- [Prompt] Copy whichever lines of the data hold the word "plugins".

Saved data entries
-=-=-

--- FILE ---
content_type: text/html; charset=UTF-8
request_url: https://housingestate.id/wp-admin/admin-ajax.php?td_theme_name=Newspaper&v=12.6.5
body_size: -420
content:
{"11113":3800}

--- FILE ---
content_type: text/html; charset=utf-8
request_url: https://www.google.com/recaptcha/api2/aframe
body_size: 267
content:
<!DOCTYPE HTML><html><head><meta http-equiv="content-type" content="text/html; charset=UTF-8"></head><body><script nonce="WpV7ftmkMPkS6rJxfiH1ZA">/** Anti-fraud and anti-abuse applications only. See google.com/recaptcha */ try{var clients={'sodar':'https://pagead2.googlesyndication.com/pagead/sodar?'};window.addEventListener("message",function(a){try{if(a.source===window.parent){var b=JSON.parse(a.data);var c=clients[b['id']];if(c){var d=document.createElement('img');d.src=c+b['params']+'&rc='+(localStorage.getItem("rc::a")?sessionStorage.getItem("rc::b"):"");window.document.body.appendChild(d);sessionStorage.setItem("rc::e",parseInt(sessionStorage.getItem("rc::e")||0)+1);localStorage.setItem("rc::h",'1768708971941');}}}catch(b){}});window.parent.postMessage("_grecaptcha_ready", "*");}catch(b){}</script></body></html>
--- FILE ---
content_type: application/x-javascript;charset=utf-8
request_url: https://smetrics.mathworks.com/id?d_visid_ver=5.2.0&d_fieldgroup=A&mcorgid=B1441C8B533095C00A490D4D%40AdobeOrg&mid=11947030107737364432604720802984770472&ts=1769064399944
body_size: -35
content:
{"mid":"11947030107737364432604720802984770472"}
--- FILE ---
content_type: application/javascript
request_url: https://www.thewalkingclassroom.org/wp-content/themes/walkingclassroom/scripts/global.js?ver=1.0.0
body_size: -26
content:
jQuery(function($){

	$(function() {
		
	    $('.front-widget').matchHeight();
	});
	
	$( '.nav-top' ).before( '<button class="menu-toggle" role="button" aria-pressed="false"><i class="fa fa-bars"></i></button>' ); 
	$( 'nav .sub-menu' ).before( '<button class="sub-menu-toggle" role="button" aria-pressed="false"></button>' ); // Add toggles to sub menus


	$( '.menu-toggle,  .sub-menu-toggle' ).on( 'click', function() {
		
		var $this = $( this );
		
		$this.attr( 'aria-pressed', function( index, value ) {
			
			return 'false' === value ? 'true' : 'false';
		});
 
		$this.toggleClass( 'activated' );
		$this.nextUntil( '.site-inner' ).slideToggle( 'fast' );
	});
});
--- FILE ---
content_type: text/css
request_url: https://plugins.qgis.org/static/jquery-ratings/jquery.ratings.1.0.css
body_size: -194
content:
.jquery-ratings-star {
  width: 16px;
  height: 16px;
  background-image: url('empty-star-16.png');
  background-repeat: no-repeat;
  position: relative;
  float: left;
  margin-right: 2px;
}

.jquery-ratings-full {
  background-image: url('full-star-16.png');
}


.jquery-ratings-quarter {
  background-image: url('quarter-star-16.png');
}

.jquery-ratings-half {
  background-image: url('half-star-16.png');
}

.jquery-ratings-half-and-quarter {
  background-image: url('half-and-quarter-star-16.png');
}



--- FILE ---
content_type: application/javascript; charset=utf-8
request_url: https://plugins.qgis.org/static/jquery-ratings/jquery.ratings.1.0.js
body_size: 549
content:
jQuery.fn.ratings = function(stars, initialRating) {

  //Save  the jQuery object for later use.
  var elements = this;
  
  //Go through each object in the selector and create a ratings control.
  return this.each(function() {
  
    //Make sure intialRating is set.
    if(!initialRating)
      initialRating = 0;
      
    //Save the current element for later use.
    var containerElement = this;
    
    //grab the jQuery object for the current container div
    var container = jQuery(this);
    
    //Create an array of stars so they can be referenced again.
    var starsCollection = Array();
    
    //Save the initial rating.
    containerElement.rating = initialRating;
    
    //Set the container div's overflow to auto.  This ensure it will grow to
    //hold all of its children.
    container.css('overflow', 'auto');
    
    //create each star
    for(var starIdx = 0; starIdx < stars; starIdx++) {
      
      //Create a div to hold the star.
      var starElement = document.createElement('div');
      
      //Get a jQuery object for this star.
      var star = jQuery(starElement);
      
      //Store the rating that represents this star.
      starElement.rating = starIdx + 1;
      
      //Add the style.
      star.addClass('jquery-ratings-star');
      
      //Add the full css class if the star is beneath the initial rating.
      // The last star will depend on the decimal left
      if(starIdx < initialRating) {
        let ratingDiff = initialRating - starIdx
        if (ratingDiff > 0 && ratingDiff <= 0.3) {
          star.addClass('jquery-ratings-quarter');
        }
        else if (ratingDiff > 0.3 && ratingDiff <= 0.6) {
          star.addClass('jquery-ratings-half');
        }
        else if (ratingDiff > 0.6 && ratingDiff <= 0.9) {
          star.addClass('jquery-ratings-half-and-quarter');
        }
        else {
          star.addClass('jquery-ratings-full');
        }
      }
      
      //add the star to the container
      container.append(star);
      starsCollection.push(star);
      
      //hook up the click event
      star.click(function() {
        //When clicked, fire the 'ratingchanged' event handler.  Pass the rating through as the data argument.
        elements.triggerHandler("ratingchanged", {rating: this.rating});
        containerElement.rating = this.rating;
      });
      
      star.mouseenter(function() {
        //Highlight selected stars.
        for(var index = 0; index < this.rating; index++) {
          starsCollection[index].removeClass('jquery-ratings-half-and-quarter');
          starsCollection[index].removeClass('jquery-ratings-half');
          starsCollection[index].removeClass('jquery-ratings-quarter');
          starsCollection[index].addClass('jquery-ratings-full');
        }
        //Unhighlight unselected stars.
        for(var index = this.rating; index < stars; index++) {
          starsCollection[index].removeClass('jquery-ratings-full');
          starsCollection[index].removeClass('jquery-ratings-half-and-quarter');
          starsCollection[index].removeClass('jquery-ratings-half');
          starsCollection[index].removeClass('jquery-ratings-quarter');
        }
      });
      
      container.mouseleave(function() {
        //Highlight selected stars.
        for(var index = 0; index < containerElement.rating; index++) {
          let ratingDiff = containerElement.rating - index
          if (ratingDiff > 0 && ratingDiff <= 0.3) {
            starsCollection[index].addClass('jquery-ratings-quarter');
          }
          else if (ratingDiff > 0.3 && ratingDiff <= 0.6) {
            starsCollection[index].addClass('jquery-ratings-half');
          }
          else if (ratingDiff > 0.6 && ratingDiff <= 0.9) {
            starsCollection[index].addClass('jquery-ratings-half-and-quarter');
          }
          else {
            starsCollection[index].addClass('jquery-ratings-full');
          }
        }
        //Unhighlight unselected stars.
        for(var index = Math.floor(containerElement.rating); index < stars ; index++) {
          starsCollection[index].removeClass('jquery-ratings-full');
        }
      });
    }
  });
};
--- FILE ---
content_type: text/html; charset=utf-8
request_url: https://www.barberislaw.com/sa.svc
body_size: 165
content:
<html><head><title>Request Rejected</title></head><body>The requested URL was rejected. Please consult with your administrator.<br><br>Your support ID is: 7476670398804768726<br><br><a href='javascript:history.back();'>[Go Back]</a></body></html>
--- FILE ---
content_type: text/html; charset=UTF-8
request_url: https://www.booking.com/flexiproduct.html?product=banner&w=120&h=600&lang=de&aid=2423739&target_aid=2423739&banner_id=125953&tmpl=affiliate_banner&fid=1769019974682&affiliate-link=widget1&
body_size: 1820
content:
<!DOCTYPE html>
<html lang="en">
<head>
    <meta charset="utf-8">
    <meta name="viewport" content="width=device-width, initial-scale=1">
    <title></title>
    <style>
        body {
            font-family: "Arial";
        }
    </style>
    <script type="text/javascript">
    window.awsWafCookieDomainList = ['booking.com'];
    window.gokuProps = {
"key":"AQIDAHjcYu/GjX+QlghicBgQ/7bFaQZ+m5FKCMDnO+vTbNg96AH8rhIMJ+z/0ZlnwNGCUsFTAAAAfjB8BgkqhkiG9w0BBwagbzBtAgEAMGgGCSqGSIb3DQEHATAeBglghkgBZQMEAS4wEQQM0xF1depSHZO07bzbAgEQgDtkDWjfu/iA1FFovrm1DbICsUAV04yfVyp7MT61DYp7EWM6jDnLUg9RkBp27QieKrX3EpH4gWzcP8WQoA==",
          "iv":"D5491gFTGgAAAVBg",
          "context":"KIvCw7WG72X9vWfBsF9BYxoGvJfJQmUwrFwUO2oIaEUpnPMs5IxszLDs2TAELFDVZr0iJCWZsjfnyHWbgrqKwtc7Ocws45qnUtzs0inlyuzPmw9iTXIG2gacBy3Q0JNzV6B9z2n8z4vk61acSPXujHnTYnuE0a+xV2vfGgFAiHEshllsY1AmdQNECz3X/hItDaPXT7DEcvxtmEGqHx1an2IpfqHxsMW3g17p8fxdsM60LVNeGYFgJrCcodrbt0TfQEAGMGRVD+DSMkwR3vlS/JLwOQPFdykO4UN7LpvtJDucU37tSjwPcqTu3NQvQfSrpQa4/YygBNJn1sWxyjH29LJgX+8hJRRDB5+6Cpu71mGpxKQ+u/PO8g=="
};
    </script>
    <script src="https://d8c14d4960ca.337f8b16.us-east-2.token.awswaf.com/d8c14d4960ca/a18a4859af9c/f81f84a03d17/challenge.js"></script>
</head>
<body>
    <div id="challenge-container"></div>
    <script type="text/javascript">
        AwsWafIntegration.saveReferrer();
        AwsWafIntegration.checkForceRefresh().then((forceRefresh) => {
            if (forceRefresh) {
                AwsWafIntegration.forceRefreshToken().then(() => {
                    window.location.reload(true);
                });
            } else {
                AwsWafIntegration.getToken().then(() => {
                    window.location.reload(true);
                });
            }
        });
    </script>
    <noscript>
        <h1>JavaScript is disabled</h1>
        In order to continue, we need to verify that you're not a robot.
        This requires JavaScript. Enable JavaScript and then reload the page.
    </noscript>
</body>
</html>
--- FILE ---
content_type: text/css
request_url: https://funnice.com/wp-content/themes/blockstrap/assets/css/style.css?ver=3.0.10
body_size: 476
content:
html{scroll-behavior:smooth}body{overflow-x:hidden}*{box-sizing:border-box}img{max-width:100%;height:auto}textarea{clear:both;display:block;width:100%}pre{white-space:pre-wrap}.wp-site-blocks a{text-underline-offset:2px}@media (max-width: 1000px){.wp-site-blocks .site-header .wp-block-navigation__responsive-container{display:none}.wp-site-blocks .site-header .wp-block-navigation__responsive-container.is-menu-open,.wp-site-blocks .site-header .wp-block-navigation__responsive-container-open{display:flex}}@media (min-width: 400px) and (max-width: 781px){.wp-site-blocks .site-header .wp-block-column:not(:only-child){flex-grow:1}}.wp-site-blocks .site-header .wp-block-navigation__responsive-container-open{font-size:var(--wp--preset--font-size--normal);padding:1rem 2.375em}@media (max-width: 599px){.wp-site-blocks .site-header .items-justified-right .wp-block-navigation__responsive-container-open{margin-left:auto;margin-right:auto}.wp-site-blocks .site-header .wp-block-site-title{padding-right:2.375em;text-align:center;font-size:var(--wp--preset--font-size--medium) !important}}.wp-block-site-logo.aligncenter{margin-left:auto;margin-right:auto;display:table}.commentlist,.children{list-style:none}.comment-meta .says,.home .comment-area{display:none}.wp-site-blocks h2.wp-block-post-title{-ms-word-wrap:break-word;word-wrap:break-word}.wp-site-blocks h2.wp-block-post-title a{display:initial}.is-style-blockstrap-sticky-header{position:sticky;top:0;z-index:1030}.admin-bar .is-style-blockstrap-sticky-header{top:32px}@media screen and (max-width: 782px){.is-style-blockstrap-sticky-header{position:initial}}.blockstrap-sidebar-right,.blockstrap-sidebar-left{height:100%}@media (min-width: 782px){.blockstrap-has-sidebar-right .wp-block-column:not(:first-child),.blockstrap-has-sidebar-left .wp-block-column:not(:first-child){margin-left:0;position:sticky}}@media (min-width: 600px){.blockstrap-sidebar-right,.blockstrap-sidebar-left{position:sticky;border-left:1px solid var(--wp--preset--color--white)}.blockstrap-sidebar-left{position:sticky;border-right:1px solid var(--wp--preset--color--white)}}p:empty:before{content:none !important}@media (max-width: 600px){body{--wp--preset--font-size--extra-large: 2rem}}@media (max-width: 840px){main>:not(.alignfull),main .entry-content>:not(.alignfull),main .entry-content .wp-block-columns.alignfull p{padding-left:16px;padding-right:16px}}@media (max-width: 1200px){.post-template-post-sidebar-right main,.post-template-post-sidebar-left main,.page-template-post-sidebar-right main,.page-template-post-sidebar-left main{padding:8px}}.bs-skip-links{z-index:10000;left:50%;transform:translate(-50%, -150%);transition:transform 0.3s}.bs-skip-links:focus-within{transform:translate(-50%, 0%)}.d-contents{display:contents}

-=-=-

- [Expected output]
request_url: https://plugins.qgis.org/static/jquery-ratings/jquery.ratings.1.0.css
request_url: https://plugins.qgis.org/static/jquery-ratings/jquery.ratings.1.0.js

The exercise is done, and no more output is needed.